Rome vient de poser un acte qui dépasse largement le cadre d’une simple procédure administrative. Selon le quotidien Corriere della Sera, l’Italie a refusé d’autoriser des avions militaires américains à se poser sur une base en Sicile alors qu’ils étaient en route vers le Moyen-Orient. Un refus qui s’inscrit dans une fracture transatlantique désormais impossible à ignorer.
Le journal italien rapporte que le plan de vol américain a été transmis aux autorités italiennes sans coordination préalable — et pire encore, après que les appareils avaient déjà décollé. Une manière de faire qui, selon l’armée italienne, ne correspond pas aux procédures convenues entre les deux pays. Après vérification, les forces armées italiennes ont conclu que ces vols ne relevaient ni de missions logistiques ordinaires ni de rotations de routine. Ils ne pouvaient donc pas être couverts par les accords bilatéraux existants. Ils nécessitaient, selon le même rapport, une autorisation spécifique ainsi qu’une supervision parlementaire. L’autorisation a donc été refusée.
Ce que cette séquence révèle n’est pas seulement une divergence procédurale. Elle illustre l’état de tension profond entre Washington et ses alliés européens depuis que les États-Unis se sont engagés militairement contre l’Iran — une guerre qui dure depuis plus d’un mois. Les capitales européennes, l’une après l’autre, prennent leurs distances. L’Italie n’est pas seule dans cette posture : l’Espagne a elle aussi fermé son espace aérien aux vols américains liés à l’opération militaire en Iran. Le signal est clair, et il se multiplie.
La portée politique de cette décision dépasse les frontières de la Sicile. Le secrétaire d’État Marco Rubio n’a pas mâché ses mots. La veille de la publication de l’article, il a averti que les États-Unis pourraient être contraints de revoir leurs relations avec l’OTAN à l’issue du conflit. Washington reproche depuis le début à ses partenaires européens de ne pas soutenir son effort de guerre contre Téhéran.

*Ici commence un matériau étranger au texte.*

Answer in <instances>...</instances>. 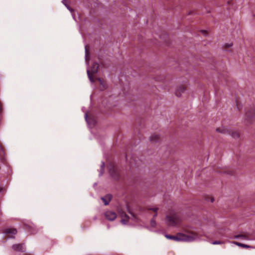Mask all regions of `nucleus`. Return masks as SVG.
I'll return each instance as SVG.
<instances>
[{"instance_id":"nucleus-8","label":"nucleus","mask_w":255,"mask_h":255,"mask_svg":"<svg viewBox=\"0 0 255 255\" xmlns=\"http://www.w3.org/2000/svg\"><path fill=\"white\" fill-rule=\"evenodd\" d=\"M186 90V88L185 86H180L178 87L175 91V95L176 96L180 97L182 94L185 92Z\"/></svg>"},{"instance_id":"nucleus-28","label":"nucleus","mask_w":255,"mask_h":255,"mask_svg":"<svg viewBox=\"0 0 255 255\" xmlns=\"http://www.w3.org/2000/svg\"><path fill=\"white\" fill-rule=\"evenodd\" d=\"M129 213H130V214H131V215L132 216H133V217H134V215L132 213H130V212H129Z\"/></svg>"},{"instance_id":"nucleus-20","label":"nucleus","mask_w":255,"mask_h":255,"mask_svg":"<svg viewBox=\"0 0 255 255\" xmlns=\"http://www.w3.org/2000/svg\"><path fill=\"white\" fill-rule=\"evenodd\" d=\"M85 53H86V58H87L88 57V56H89V54L87 45L85 46Z\"/></svg>"},{"instance_id":"nucleus-25","label":"nucleus","mask_w":255,"mask_h":255,"mask_svg":"<svg viewBox=\"0 0 255 255\" xmlns=\"http://www.w3.org/2000/svg\"><path fill=\"white\" fill-rule=\"evenodd\" d=\"M157 215V212L155 213V214L153 215V219H154Z\"/></svg>"},{"instance_id":"nucleus-6","label":"nucleus","mask_w":255,"mask_h":255,"mask_svg":"<svg viewBox=\"0 0 255 255\" xmlns=\"http://www.w3.org/2000/svg\"><path fill=\"white\" fill-rule=\"evenodd\" d=\"M4 233L7 235V238H15V235L17 234V230L14 228L6 229Z\"/></svg>"},{"instance_id":"nucleus-30","label":"nucleus","mask_w":255,"mask_h":255,"mask_svg":"<svg viewBox=\"0 0 255 255\" xmlns=\"http://www.w3.org/2000/svg\"><path fill=\"white\" fill-rule=\"evenodd\" d=\"M177 241H179L180 240H178ZM186 241H187L188 240H186Z\"/></svg>"},{"instance_id":"nucleus-27","label":"nucleus","mask_w":255,"mask_h":255,"mask_svg":"<svg viewBox=\"0 0 255 255\" xmlns=\"http://www.w3.org/2000/svg\"><path fill=\"white\" fill-rule=\"evenodd\" d=\"M2 216V213L1 211L0 210V217Z\"/></svg>"},{"instance_id":"nucleus-19","label":"nucleus","mask_w":255,"mask_h":255,"mask_svg":"<svg viewBox=\"0 0 255 255\" xmlns=\"http://www.w3.org/2000/svg\"><path fill=\"white\" fill-rule=\"evenodd\" d=\"M150 224H151V226L152 227H155V226H156V222H155V220L154 219H152L151 220Z\"/></svg>"},{"instance_id":"nucleus-7","label":"nucleus","mask_w":255,"mask_h":255,"mask_svg":"<svg viewBox=\"0 0 255 255\" xmlns=\"http://www.w3.org/2000/svg\"><path fill=\"white\" fill-rule=\"evenodd\" d=\"M105 216L107 220L113 221L116 219L117 215L114 212L108 211L105 213Z\"/></svg>"},{"instance_id":"nucleus-5","label":"nucleus","mask_w":255,"mask_h":255,"mask_svg":"<svg viewBox=\"0 0 255 255\" xmlns=\"http://www.w3.org/2000/svg\"><path fill=\"white\" fill-rule=\"evenodd\" d=\"M12 249L15 252L24 253L26 252L24 244H14L11 247Z\"/></svg>"},{"instance_id":"nucleus-17","label":"nucleus","mask_w":255,"mask_h":255,"mask_svg":"<svg viewBox=\"0 0 255 255\" xmlns=\"http://www.w3.org/2000/svg\"><path fill=\"white\" fill-rule=\"evenodd\" d=\"M234 243L235 244L239 246L242 247H244V248H250L251 247L250 246H248L247 245L239 243H238V242H234Z\"/></svg>"},{"instance_id":"nucleus-9","label":"nucleus","mask_w":255,"mask_h":255,"mask_svg":"<svg viewBox=\"0 0 255 255\" xmlns=\"http://www.w3.org/2000/svg\"><path fill=\"white\" fill-rule=\"evenodd\" d=\"M112 198L111 194H107L104 197H101V200L104 202L105 205H108L110 203Z\"/></svg>"},{"instance_id":"nucleus-15","label":"nucleus","mask_w":255,"mask_h":255,"mask_svg":"<svg viewBox=\"0 0 255 255\" xmlns=\"http://www.w3.org/2000/svg\"><path fill=\"white\" fill-rule=\"evenodd\" d=\"M210 241V243L212 245H219L222 244L223 243L220 241H213V240H209Z\"/></svg>"},{"instance_id":"nucleus-24","label":"nucleus","mask_w":255,"mask_h":255,"mask_svg":"<svg viewBox=\"0 0 255 255\" xmlns=\"http://www.w3.org/2000/svg\"><path fill=\"white\" fill-rule=\"evenodd\" d=\"M98 80L100 82V84H102L103 83V81L101 78H98Z\"/></svg>"},{"instance_id":"nucleus-11","label":"nucleus","mask_w":255,"mask_h":255,"mask_svg":"<svg viewBox=\"0 0 255 255\" xmlns=\"http://www.w3.org/2000/svg\"><path fill=\"white\" fill-rule=\"evenodd\" d=\"M160 139L159 135L154 134L150 136L149 140L151 142H156L159 141Z\"/></svg>"},{"instance_id":"nucleus-32","label":"nucleus","mask_w":255,"mask_h":255,"mask_svg":"<svg viewBox=\"0 0 255 255\" xmlns=\"http://www.w3.org/2000/svg\"><path fill=\"white\" fill-rule=\"evenodd\" d=\"M254 16H255V14L254 15Z\"/></svg>"},{"instance_id":"nucleus-29","label":"nucleus","mask_w":255,"mask_h":255,"mask_svg":"<svg viewBox=\"0 0 255 255\" xmlns=\"http://www.w3.org/2000/svg\"><path fill=\"white\" fill-rule=\"evenodd\" d=\"M191 14V12L188 13V14Z\"/></svg>"},{"instance_id":"nucleus-14","label":"nucleus","mask_w":255,"mask_h":255,"mask_svg":"<svg viewBox=\"0 0 255 255\" xmlns=\"http://www.w3.org/2000/svg\"><path fill=\"white\" fill-rule=\"evenodd\" d=\"M62 3L65 5V6L69 9L71 12H73L74 10L70 7V6L68 4L67 0H63Z\"/></svg>"},{"instance_id":"nucleus-23","label":"nucleus","mask_w":255,"mask_h":255,"mask_svg":"<svg viewBox=\"0 0 255 255\" xmlns=\"http://www.w3.org/2000/svg\"><path fill=\"white\" fill-rule=\"evenodd\" d=\"M104 167H105V163H104V162H102V166H101L102 170H104Z\"/></svg>"},{"instance_id":"nucleus-13","label":"nucleus","mask_w":255,"mask_h":255,"mask_svg":"<svg viewBox=\"0 0 255 255\" xmlns=\"http://www.w3.org/2000/svg\"><path fill=\"white\" fill-rule=\"evenodd\" d=\"M216 131L218 132H220L221 133L223 134H228L229 130L227 129L226 128H217L216 129Z\"/></svg>"},{"instance_id":"nucleus-1","label":"nucleus","mask_w":255,"mask_h":255,"mask_svg":"<svg viewBox=\"0 0 255 255\" xmlns=\"http://www.w3.org/2000/svg\"><path fill=\"white\" fill-rule=\"evenodd\" d=\"M164 237L168 239H198L203 237L198 233L191 230H184L177 234L176 236L168 235L163 233Z\"/></svg>"},{"instance_id":"nucleus-2","label":"nucleus","mask_w":255,"mask_h":255,"mask_svg":"<svg viewBox=\"0 0 255 255\" xmlns=\"http://www.w3.org/2000/svg\"><path fill=\"white\" fill-rule=\"evenodd\" d=\"M167 224L170 226H175L181 221L180 217L176 213L173 212L167 215L166 217Z\"/></svg>"},{"instance_id":"nucleus-31","label":"nucleus","mask_w":255,"mask_h":255,"mask_svg":"<svg viewBox=\"0 0 255 255\" xmlns=\"http://www.w3.org/2000/svg\"><path fill=\"white\" fill-rule=\"evenodd\" d=\"M1 188H0V191H1Z\"/></svg>"},{"instance_id":"nucleus-4","label":"nucleus","mask_w":255,"mask_h":255,"mask_svg":"<svg viewBox=\"0 0 255 255\" xmlns=\"http://www.w3.org/2000/svg\"><path fill=\"white\" fill-rule=\"evenodd\" d=\"M99 69V64L97 63H94L91 67V72L89 70H87V74L90 81L92 83L94 82V80L92 77V74L97 73Z\"/></svg>"},{"instance_id":"nucleus-21","label":"nucleus","mask_w":255,"mask_h":255,"mask_svg":"<svg viewBox=\"0 0 255 255\" xmlns=\"http://www.w3.org/2000/svg\"><path fill=\"white\" fill-rule=\"evenodd\" d=\"M232 45H233V44H232V43H230V44H229V43H226V44H225L224 45V47H225V48H229V47H232Z\"/></svg>"},{"instance_id":"nucleus-12","label":"nucleus","mask_w":255,"mask_h":255,"mask_svg":"<svg viewBox=\"0 0 255 255\" xmlns=\"http://www.w3.org/2000/svg\"><path fill=\"white\" fill-rule=\"evenodd\" d=\"M235 238H243L244 239H247L248 238V234L245 233H241L238 235H236L234 236Z\"/></svg>"},{"instance_id":"nucleus-3","label":"nucleus","mask_w":255,"mask_h":255,"mask_svg":"<svg viewBox=\"0 0 255 255\" xmlns=\"http://www.w3.org/2000/svg\"><path fill=\"white\" fill-rule=\"evenodd\" d=\"M255 119V107L253 106L247 108L246 110L245 120V121L250 123L252 122Z\"/></svg>"},{"instance_id":"nucleus-26","label":"nucleus","mask_w":255,"mask_h":255,"mask_svg":"<svg viewBox=\"0 0 255 255\" xmlns=\"http://www.w3.org/2000/svg\"><path fill=\"white\" fill-rule=\"evenodd\" d=\"M87 117H88V115H87V114H86V115H85V119H86V120H87Z\"/></svg>"},{"instance_id":"nucleus-18","label":"nucleus","mask_w":255,"mask_h":255,"mask_svg":"<svg viewBox=\"0 0 255 255\" xmlns=\"http://www.w3.org/2000/svg\"><path fill=\"white\" fill-rule=\"evenodd\" d=\"M120 216L122 218H128V217L127 214L123 212V211H122V212H120Z\"/></svg>"},{"instance_id":"nucleus-22","label":"nucleus","mask_w":255,"mask_h":255,"mask_svg":"<svg viewBox=\"0 0 255 255\" xmlns=\"http://www.w3.org/2000/svg\"><path fill=\"white\" fill-rule=\"evenodd\" d=\"M158 209L157 208H156V207L149 209V210H151L153 211V212H154L155 213L157 212V211H158Z\"/></svg>"},{"instance_id":"nucleus-16","label":"nucleus","mask_w":255,"mask_h":255,"mask_svg":"<svg viewBox=\"0 0 255 255\" xmlns=\"http://www.w3.org/2000/svg\"><path fill=\"white\" fill-rule=\"evenodd\" d=\"M129 217L128 218H122L121 219V223L123 224H127L129 221Z\"/></svg>"},{"instance_id":"nucleus-10","label":"nucleus","mask_w":255,"mask_h":255,"mask_svg":"<svg viewBox=\"0 0 255 255\" xmlns=\"http://www.w3.org/2000/svg\"><path fill=\"white\" fill-rule=\"evenodd\" d=\"M228 134L231 135L235 139H238L240 137V134L237 131L229 130Z\"/></svg>"}]
</instances>
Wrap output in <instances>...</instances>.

Ces décisions souveraines de refus d’accès aérien transforment ce reproche en contentieux durable.
Il faut mesurer ce que cela signifie concrètement. L’OTAN repose sur une logique de solidarité collective et d’interopérabilité militaire. Quand un membre interdit à un autre l’atterrissage sur son sol dans le cadre d’une opération active, la mécanique de l’alliance se grippe. Rome n’a pas déclaré son opposition à la guerre américaine contre l’Iran — mais elle a dit : cette guerre, elle ne passera pas par chez nous sans notre consentement explicite. C’est une position juridiquement fondée, politiquement significative, et stratégiquement lourde de conséquences.
Le gouvernement de Giorgia Meloni se retrouve ainsi dans une position délicate. Atlantiste de conviction, proche rhétoriquement de l’administration Trump, il doit pourtant défendre des prérogatives constitutionnelles qui imposent un contrôle parlementaire sur toute participation italienne à un conflit armé. Ce n’est pas nécessairement de l’anti-américanisme — mais c’est une ligne rouge que Rome n’entendait pas franchir sans débat interne. Le Corriere della Sera n’a pas précisé comment il a obtenu ces informations, ce qui laisse planer une part de flou sur les conditions exactes du refus et sur les échanges diplomatiques qui ont pu s’ensuivre.
Ce qui est sûr, c’est que la tendance s’accélère. Alors que la guerre contre l’Iran se prolonge, les pays européens membres de l’OTAN sont de plus en plus nombreux à refuser d’y être mêlés, fût-ce de manière logistique ou indirecte. Cette réticence collective posera des questions existentielles à l’alliance atlantique une fois le conflit terminé. Rubio a déjà planté le décor : les États-Unis se souviendront de qui était là, et de qui ne l’était pas. L’Europe, elle, tente de préserver sa marge de manœuvre dans un monde où la géopolitique se redessine à grande vitesse.
La base de Sicile est un détail. Ce qu’elle révèle est un continent.